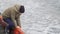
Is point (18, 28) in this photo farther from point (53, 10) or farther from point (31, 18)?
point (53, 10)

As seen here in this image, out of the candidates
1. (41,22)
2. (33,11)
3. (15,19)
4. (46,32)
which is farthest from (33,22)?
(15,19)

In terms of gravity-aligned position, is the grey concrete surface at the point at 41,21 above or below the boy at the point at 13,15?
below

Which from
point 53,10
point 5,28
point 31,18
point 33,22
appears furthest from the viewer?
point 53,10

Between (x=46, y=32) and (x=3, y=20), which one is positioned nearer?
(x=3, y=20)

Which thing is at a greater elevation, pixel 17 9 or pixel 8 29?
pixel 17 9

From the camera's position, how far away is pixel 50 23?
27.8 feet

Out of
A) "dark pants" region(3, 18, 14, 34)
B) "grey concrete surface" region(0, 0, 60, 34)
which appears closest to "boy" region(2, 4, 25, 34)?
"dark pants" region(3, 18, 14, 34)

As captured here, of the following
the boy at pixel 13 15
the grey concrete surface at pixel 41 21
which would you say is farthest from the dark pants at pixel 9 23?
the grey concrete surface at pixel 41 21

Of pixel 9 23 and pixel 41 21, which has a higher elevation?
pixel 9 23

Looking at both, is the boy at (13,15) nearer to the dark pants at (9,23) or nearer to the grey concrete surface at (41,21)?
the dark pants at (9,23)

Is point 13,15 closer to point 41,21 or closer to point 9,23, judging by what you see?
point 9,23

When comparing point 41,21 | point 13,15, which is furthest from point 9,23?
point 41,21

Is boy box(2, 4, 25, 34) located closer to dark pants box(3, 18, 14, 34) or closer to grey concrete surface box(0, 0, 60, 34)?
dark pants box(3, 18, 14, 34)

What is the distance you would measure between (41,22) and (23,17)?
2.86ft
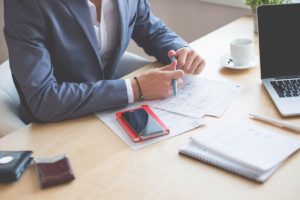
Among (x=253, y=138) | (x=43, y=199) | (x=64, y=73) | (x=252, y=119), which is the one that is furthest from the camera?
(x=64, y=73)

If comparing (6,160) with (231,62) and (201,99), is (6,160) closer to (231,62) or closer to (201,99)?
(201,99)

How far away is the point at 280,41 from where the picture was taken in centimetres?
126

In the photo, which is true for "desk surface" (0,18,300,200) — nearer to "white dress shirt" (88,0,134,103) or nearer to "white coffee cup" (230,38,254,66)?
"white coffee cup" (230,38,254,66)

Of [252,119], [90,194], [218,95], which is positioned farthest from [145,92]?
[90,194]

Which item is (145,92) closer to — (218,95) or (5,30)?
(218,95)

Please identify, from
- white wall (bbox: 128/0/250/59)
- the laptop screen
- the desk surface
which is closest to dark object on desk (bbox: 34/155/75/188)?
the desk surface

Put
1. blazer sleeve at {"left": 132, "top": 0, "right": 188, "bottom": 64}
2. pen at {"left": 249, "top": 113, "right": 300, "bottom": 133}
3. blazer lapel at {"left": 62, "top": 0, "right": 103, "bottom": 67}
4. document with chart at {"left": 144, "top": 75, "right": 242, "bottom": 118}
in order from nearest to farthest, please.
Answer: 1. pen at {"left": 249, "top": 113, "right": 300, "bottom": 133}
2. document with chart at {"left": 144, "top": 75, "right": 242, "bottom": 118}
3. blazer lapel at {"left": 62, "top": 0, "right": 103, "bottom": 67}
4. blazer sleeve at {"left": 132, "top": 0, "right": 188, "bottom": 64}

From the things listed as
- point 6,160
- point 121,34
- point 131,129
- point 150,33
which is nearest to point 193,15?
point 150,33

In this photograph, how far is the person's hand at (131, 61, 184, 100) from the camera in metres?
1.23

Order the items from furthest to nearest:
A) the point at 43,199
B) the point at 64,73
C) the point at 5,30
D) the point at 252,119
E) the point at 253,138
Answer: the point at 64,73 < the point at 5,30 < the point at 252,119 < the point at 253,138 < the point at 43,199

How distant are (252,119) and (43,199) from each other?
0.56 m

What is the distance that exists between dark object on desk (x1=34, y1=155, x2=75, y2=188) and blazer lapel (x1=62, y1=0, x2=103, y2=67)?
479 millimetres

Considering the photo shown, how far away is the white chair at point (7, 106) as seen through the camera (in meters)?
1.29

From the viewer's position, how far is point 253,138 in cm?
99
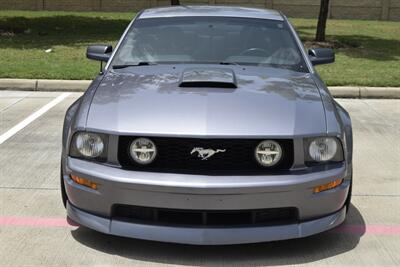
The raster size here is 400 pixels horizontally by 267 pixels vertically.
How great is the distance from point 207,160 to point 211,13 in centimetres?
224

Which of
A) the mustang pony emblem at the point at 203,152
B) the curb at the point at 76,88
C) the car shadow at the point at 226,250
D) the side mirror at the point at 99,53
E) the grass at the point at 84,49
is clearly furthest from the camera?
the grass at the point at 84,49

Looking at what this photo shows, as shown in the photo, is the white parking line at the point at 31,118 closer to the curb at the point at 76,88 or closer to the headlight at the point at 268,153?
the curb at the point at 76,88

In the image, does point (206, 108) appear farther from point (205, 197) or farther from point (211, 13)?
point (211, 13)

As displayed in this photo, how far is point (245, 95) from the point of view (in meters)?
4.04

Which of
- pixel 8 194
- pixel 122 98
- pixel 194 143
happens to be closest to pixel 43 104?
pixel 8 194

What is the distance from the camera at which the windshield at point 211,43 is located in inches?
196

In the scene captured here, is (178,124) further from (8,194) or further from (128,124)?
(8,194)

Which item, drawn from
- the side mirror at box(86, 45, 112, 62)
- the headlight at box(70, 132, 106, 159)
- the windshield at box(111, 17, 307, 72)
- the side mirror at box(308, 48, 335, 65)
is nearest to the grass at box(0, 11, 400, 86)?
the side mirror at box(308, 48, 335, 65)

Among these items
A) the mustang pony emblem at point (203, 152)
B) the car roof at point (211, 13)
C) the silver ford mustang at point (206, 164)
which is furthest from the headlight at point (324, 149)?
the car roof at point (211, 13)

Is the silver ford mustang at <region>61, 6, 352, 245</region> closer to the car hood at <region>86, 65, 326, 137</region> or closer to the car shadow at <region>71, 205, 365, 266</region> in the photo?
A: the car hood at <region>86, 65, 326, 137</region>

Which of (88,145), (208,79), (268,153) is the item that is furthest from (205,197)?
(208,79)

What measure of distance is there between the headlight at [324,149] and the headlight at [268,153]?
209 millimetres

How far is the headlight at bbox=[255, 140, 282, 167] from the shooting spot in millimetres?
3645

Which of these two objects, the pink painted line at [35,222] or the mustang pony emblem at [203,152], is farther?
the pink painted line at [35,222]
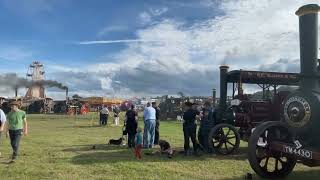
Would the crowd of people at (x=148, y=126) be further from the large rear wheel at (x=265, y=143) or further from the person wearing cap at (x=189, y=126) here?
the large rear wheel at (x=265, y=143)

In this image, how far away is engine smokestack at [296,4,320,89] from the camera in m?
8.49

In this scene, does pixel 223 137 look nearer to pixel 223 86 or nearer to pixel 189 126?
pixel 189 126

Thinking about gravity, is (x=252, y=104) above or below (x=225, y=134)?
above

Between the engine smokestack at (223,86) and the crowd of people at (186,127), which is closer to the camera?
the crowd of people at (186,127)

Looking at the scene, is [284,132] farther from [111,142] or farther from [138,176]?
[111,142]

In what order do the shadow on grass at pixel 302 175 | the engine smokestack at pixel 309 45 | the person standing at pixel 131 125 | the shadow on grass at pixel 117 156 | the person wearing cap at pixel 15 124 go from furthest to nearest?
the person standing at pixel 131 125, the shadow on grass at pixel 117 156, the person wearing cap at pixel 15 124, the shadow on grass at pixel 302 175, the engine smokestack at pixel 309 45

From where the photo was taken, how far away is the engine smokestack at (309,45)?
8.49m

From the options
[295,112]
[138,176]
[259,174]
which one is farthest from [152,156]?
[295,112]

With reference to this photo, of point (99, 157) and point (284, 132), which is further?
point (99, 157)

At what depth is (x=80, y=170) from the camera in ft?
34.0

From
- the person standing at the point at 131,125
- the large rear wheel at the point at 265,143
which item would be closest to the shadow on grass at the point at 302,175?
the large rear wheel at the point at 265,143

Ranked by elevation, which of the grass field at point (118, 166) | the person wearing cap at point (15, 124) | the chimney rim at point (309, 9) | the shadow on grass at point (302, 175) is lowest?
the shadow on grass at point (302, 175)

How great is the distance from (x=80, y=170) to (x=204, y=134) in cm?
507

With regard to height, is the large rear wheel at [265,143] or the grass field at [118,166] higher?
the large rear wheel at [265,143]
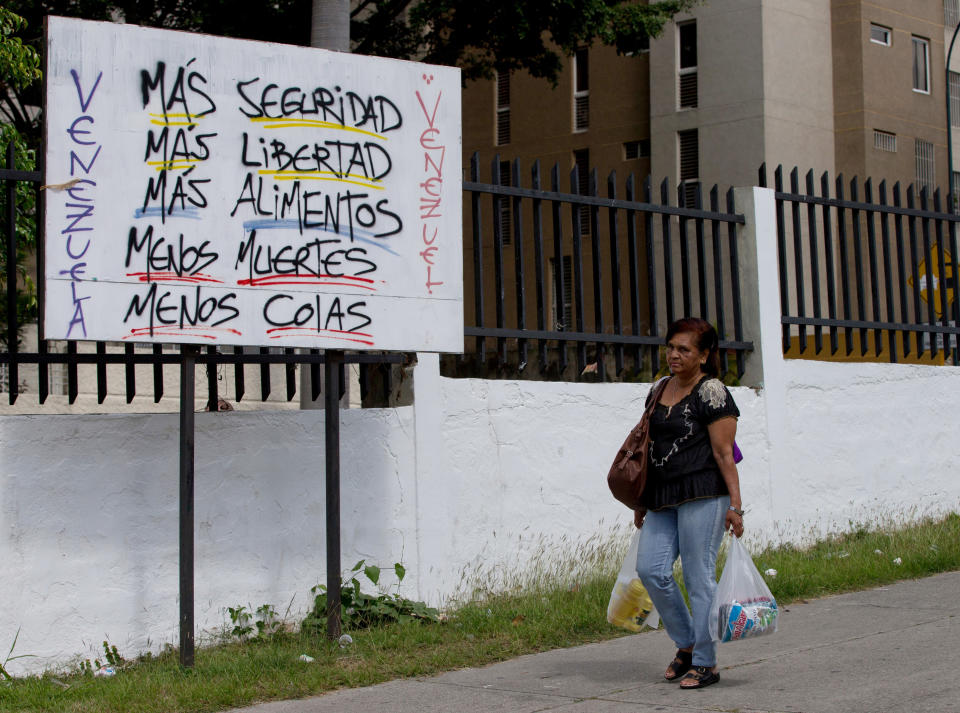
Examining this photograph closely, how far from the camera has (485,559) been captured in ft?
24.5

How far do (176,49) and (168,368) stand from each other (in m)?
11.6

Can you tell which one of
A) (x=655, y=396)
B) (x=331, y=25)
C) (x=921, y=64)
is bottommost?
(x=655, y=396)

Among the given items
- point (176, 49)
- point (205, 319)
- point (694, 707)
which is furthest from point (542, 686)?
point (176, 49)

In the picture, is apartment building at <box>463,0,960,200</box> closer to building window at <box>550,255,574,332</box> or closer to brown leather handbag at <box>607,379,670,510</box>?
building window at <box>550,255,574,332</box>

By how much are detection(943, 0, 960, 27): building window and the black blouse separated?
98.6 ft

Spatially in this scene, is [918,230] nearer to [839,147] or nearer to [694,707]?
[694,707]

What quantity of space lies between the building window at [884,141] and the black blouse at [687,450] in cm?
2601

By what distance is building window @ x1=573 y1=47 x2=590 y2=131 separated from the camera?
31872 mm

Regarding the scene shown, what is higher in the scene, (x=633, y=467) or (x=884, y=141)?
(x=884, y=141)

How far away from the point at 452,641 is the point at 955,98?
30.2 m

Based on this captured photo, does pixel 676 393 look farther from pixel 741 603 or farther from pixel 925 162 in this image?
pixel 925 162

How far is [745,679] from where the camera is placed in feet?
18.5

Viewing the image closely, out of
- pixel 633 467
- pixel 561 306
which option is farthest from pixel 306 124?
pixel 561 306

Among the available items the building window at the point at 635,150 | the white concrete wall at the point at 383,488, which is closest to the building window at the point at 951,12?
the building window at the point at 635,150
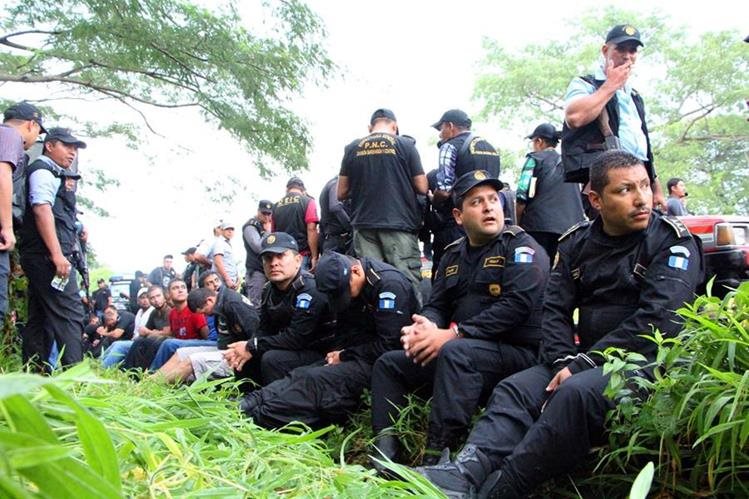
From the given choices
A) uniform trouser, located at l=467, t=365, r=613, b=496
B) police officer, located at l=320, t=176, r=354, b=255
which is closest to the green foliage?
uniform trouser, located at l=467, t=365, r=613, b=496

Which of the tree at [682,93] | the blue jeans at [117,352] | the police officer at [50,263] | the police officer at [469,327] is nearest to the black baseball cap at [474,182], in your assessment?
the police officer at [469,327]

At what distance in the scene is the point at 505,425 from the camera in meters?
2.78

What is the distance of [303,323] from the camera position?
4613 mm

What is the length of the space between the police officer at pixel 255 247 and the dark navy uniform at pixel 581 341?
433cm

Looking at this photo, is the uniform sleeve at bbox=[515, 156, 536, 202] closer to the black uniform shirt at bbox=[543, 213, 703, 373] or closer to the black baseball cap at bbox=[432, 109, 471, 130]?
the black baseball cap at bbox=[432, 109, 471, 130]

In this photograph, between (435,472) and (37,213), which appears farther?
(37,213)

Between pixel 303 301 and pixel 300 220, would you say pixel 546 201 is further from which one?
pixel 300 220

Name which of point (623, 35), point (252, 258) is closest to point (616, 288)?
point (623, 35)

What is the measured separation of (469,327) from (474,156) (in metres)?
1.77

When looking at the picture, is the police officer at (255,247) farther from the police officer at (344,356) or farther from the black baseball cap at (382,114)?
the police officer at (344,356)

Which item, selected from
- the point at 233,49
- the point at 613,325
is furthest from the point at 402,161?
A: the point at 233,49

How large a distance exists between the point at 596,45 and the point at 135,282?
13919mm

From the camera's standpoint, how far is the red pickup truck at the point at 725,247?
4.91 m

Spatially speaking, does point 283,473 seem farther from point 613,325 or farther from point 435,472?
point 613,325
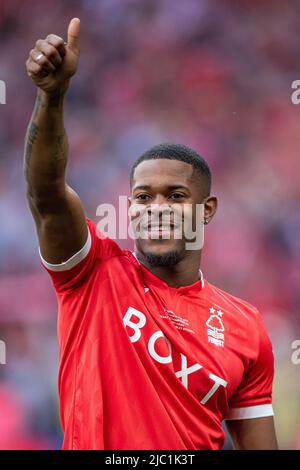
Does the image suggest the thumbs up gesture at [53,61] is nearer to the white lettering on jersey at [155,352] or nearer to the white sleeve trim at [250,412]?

*WHAT THIS TASK INVOLVES:*
Count the lines in the rows above that contain the string "below", with case counting. Reply with only the number.

*OUTPUT OF THE EXERCISE:*
3